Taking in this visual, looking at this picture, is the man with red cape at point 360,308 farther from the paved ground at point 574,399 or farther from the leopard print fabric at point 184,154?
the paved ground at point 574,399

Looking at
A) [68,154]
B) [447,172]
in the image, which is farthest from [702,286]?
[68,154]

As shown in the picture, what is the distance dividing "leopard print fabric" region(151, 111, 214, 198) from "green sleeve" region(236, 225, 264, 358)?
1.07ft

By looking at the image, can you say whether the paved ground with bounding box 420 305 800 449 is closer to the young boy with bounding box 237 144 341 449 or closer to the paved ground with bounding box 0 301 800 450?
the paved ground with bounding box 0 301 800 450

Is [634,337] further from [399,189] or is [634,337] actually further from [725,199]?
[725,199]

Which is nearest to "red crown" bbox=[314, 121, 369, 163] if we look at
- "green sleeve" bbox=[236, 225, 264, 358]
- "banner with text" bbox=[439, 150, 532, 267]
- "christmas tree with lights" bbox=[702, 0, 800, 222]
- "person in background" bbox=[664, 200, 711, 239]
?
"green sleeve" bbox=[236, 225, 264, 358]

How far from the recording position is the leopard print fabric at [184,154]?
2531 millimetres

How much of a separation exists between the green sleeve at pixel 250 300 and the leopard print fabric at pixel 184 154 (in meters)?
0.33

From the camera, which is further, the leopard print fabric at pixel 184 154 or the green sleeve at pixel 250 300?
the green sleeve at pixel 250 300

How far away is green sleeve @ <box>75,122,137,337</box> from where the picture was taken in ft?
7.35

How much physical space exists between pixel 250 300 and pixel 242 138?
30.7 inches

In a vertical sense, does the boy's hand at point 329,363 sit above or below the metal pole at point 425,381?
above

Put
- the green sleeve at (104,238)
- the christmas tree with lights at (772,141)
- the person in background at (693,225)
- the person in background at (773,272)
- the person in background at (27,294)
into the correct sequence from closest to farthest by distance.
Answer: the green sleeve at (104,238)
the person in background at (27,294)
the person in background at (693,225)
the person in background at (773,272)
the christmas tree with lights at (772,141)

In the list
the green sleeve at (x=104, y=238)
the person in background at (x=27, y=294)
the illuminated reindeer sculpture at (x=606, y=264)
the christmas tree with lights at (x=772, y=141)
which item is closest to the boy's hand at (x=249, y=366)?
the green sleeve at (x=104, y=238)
...
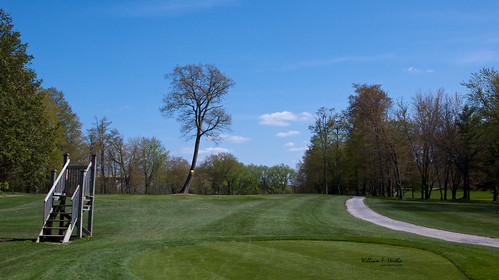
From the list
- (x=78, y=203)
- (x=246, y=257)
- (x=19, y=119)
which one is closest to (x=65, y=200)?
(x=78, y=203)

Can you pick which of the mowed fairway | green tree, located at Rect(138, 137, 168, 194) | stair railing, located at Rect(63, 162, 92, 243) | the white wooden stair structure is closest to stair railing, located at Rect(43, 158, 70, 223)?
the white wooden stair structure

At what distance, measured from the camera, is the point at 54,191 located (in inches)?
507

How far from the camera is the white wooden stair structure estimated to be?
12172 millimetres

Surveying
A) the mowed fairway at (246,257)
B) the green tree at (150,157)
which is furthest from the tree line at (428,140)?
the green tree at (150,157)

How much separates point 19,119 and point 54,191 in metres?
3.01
---
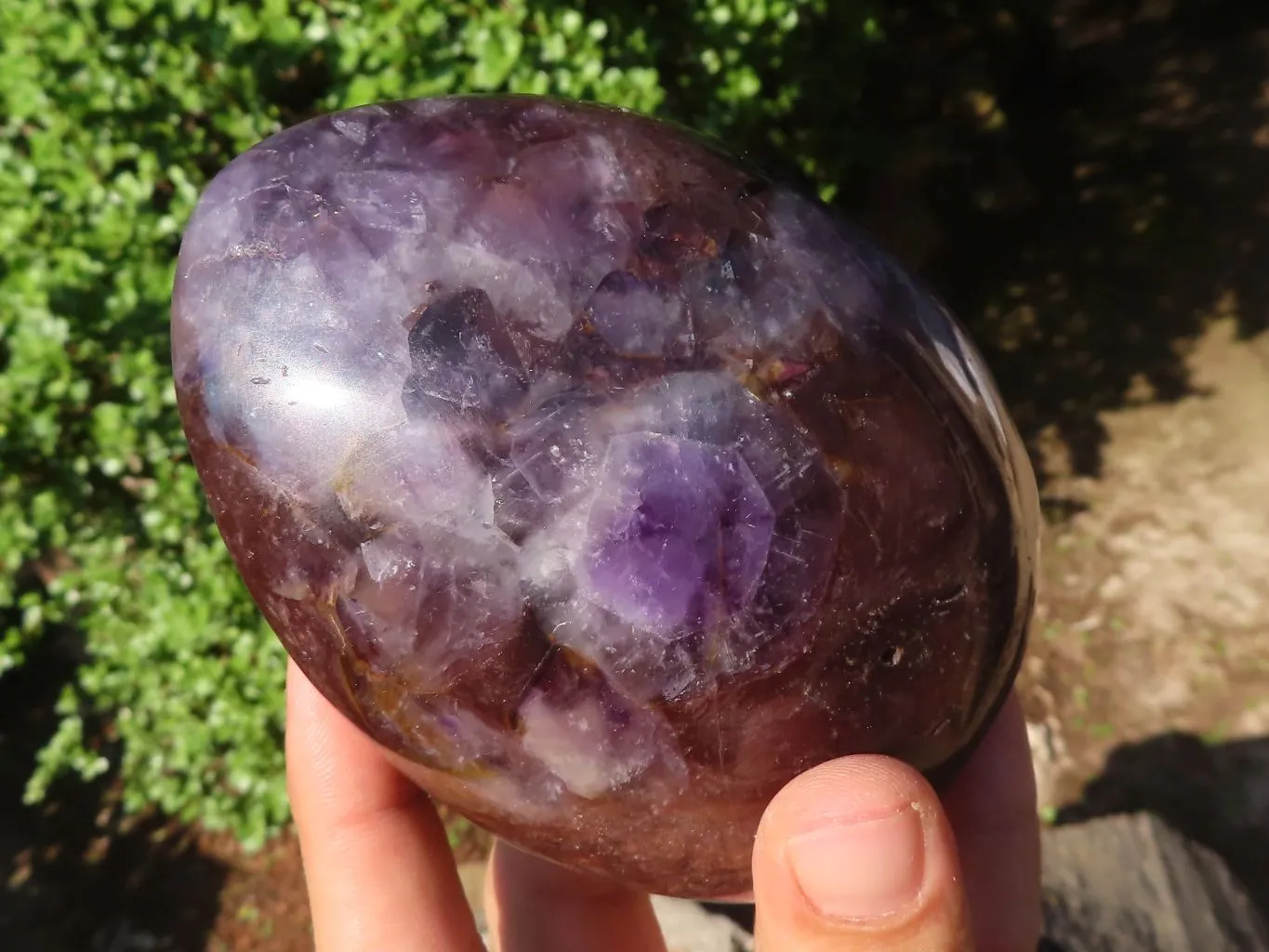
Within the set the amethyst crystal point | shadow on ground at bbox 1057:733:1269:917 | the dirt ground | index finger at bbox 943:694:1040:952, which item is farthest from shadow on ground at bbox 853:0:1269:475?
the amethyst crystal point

TO BE DONE - Report each line from the entries above that contains the string "lights".

CORRECT ANSWER -
- "christmas tree with lights" bbox=[702, 0, 800, 222]
- the christmas tree with lights at (772,141)
the christmas tree with lights at (772,141)
the christmas tree with lights at (x=772, y=141)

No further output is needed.